**Job**: Reproduce word for word everything in the listing below, from the line containing "How far away is arched" down to the line containing "1.24 metres", including both of those lines.

## start Supplied material

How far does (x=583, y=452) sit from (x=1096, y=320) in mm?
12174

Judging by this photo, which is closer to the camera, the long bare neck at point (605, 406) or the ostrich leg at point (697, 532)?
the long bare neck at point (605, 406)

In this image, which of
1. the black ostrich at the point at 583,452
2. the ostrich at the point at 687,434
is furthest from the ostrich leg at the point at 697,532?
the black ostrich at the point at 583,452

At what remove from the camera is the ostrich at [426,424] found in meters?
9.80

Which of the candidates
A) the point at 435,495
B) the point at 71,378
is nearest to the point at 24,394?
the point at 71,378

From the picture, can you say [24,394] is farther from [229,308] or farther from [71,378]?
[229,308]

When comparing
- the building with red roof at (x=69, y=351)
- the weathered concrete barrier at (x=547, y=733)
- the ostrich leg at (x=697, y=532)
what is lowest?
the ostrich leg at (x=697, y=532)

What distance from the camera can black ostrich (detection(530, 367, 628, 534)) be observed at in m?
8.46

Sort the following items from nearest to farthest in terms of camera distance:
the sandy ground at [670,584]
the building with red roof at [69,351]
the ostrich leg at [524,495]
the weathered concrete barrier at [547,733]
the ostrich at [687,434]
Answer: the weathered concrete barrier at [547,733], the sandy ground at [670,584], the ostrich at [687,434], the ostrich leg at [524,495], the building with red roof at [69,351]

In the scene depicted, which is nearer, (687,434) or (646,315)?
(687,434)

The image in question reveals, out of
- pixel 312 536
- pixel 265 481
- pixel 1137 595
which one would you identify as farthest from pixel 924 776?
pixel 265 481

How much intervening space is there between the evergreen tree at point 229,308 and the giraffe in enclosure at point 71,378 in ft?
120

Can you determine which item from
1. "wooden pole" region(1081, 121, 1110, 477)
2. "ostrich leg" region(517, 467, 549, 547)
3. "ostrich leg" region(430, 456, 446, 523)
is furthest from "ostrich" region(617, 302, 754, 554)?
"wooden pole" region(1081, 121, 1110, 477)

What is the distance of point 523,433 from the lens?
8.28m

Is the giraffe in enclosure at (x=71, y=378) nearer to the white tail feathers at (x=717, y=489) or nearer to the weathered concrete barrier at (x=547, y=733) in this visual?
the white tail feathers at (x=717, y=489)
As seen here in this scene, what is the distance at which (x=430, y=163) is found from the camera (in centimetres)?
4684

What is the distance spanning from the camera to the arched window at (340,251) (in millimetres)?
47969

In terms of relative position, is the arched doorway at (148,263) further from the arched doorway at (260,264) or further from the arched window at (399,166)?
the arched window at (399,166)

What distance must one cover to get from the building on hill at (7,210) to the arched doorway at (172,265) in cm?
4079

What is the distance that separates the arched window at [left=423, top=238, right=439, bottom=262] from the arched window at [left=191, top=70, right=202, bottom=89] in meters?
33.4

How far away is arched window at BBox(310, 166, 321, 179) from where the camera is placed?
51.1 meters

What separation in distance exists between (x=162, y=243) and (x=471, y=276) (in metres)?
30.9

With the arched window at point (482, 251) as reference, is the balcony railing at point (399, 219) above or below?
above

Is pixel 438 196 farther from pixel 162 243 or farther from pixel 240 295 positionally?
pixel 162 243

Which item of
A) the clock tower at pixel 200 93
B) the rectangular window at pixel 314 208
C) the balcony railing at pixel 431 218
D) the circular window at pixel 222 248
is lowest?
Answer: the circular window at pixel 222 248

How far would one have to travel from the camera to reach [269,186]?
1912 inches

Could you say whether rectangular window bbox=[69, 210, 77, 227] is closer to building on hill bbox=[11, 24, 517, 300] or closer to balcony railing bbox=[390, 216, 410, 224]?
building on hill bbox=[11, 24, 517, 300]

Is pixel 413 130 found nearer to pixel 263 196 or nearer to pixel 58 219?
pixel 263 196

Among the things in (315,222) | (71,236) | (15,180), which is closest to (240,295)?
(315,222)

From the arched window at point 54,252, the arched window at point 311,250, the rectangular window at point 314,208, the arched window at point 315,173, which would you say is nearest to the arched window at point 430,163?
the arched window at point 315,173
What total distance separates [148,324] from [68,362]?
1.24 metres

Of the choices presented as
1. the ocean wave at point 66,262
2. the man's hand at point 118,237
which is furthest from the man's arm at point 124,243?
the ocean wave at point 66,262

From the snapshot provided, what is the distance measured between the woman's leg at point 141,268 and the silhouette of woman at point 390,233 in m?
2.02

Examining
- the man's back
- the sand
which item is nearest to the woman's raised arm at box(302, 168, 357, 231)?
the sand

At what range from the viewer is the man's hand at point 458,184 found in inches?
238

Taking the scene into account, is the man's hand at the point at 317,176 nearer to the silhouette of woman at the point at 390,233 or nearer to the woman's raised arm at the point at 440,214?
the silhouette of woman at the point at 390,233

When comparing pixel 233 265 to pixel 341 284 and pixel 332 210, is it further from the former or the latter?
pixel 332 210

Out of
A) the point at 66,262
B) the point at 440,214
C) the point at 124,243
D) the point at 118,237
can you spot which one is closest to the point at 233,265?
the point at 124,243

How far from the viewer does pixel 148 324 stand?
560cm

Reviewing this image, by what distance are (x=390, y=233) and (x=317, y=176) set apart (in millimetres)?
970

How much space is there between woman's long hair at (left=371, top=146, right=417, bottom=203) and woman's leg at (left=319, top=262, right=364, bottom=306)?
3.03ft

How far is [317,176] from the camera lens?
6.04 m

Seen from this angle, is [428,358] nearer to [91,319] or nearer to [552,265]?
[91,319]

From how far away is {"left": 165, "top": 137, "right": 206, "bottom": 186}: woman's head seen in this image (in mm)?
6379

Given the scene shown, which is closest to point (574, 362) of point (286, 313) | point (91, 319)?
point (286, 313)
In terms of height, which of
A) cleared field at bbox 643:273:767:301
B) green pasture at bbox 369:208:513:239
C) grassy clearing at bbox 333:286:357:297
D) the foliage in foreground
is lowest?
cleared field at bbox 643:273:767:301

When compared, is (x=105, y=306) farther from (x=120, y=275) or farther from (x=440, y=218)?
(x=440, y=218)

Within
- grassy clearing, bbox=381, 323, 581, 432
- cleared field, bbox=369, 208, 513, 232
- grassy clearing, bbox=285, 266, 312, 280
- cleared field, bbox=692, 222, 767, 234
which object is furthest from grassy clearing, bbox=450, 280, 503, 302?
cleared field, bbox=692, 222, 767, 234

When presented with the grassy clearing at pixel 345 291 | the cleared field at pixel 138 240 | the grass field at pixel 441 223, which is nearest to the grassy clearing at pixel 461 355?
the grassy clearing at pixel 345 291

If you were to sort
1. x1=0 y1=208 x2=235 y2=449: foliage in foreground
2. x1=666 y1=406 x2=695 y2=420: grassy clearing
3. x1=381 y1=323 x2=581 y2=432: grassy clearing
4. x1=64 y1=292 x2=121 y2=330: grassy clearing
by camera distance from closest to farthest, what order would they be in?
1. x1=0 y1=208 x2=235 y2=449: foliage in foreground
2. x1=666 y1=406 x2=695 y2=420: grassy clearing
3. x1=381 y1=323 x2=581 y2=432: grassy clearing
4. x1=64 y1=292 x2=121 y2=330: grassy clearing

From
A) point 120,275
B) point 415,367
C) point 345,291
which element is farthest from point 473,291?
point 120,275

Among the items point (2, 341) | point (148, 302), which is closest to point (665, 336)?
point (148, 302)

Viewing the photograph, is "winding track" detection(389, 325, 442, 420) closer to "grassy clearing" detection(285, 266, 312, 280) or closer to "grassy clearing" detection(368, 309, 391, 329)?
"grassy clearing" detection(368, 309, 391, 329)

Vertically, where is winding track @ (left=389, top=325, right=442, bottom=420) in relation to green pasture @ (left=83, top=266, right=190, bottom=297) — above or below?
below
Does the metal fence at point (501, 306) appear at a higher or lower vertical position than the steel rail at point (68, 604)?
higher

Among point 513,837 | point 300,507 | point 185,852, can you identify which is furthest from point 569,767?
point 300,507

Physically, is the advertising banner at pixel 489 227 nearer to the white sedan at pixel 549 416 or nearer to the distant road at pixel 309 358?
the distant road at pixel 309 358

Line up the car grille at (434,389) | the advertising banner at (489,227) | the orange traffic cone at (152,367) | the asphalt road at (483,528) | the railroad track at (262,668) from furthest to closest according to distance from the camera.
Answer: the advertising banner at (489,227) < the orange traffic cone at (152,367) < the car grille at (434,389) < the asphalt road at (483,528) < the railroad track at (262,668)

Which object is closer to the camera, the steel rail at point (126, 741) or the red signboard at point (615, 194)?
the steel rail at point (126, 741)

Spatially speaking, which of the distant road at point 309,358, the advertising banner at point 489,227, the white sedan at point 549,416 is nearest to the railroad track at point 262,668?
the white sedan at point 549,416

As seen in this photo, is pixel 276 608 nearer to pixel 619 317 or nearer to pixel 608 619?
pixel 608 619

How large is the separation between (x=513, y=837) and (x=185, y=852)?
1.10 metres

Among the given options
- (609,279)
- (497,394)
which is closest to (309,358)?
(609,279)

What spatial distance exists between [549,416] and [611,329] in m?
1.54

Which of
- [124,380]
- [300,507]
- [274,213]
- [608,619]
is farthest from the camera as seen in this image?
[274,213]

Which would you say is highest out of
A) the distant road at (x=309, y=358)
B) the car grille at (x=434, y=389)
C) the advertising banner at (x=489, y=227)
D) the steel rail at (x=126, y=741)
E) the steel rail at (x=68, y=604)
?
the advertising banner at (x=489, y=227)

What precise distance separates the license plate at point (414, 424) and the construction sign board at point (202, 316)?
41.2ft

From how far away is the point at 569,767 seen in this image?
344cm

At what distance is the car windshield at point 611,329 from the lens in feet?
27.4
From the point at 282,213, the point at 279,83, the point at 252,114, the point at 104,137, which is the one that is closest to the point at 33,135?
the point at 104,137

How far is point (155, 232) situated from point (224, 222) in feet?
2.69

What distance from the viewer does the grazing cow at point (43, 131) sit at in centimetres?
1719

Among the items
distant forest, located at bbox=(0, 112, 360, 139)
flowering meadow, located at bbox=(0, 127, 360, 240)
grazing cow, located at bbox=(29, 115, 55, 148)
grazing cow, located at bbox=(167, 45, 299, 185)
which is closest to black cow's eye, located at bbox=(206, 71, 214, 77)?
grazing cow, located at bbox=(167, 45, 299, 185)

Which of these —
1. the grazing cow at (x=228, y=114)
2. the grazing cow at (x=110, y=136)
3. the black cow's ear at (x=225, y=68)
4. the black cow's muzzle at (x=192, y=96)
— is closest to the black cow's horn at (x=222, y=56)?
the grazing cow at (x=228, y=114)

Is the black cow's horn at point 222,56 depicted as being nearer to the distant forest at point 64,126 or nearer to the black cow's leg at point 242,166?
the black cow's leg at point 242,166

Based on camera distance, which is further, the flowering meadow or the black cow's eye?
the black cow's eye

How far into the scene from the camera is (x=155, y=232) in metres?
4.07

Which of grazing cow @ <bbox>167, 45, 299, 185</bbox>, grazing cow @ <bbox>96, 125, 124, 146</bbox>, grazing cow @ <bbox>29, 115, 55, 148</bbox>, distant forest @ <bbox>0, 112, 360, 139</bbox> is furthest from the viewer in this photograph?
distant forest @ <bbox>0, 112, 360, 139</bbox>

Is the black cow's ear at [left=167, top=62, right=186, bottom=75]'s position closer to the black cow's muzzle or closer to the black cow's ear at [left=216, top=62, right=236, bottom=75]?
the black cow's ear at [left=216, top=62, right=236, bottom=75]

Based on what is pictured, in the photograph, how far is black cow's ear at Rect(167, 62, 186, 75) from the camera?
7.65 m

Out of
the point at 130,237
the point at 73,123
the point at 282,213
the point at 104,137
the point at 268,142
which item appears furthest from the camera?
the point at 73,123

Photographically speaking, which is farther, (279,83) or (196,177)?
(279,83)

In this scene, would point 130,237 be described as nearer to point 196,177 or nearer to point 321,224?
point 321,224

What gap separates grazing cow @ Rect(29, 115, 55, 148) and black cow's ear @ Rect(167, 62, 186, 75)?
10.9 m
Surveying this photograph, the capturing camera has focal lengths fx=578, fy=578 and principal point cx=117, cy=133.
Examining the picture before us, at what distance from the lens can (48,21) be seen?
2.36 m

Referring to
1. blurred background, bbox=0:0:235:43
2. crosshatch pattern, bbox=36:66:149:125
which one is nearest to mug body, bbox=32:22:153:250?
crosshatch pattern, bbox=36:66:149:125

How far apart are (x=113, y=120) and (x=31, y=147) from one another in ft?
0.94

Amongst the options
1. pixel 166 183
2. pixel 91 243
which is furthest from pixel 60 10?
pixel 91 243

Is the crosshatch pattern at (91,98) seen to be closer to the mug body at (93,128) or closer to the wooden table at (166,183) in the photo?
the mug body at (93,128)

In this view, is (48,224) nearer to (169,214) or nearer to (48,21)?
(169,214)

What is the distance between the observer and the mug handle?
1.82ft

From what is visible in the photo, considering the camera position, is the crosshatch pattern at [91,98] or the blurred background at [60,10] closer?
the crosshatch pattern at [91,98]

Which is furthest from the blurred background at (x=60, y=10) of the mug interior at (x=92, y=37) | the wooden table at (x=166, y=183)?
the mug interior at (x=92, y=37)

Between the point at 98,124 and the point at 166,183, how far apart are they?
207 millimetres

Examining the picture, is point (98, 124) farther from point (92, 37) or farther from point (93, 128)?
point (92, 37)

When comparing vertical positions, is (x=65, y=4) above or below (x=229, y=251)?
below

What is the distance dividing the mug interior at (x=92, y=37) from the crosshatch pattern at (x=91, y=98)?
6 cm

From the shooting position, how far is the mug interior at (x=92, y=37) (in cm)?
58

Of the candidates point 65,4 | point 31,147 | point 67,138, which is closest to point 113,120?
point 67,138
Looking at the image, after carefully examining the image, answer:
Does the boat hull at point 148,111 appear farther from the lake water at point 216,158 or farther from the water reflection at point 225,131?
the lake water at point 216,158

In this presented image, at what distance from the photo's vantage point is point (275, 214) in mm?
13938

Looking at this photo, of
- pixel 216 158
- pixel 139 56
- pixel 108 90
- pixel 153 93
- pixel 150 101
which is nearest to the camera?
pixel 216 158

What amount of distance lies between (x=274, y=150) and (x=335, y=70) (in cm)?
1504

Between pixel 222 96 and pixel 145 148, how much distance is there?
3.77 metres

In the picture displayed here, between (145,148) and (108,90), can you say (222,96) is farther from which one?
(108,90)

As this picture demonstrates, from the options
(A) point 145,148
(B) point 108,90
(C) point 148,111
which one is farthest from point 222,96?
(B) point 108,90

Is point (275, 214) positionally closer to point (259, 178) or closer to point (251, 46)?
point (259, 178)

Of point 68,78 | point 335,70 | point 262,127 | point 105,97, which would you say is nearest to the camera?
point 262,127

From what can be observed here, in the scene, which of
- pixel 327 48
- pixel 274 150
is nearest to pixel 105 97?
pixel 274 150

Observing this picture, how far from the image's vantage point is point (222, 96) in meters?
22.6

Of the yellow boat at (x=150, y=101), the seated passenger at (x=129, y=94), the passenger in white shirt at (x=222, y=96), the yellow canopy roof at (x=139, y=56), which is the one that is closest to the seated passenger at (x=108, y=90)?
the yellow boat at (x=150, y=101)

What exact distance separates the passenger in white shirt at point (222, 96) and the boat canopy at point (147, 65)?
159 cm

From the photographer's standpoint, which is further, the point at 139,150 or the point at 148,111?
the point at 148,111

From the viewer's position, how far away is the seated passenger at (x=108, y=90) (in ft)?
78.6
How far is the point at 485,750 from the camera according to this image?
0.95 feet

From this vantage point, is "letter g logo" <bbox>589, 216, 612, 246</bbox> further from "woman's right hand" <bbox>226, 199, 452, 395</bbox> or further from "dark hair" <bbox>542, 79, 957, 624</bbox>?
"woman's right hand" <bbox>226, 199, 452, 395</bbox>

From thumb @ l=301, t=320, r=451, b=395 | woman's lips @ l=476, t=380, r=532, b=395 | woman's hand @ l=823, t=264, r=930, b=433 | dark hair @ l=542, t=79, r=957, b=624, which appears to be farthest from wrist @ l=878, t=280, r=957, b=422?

## end Supplied material

**Exercise output**:
How far away is arched window at BBox(310, 166, 321, 179) from where the camera is placed?
51.1 meters

What separation in distance exists between (x=162, y=243) and (x=471, y=276) (in metres)?
30.9

With the arched window at point (482, 251) as reference, is the balcony railing at point (399, 219) above or below?
above

Is pixel 438 196 farther from pixel 162 243 or farther from pixel 240 295 positionally?
pixel 162 243

Which item of
A) the clock tower at pixel 200 93
B) the rectangular window at pixel 314 208
C) the balcony railing at pixel 431 218
D) the circular window at pixel 222 248
is lowest?
Answer: the circular window at pixel 222 248

How far would one have to travel from the camera to reach [269,186]?
1912 inches

Could you say whether rectangular window bbox=[69, 210, 77, 227] is closer to building on hill bbox=[11, 24, 517, 300] or closer to balcony railing bbox=[390, 216, 410, 224]?
building on hill bbox=[11, 24, 517, 300]

Is pixel 413 130 found nearer to pixel 263 196 or nearer to pixel 58 219?
pixel 263 196

Among the things in (315,222) | (71,236) | (15,180), which is closest to (240,295)?
(315,222)

From the arched window at point 54,252, the arched window at point 311,250, the rectangular window at point 314,208, the arched window at point 315,173, which would you say is nearest to the arched window at point 430,163?
the arched window at point 315,173
What total distance separates [148,324] from [68,362]?
1.24 metres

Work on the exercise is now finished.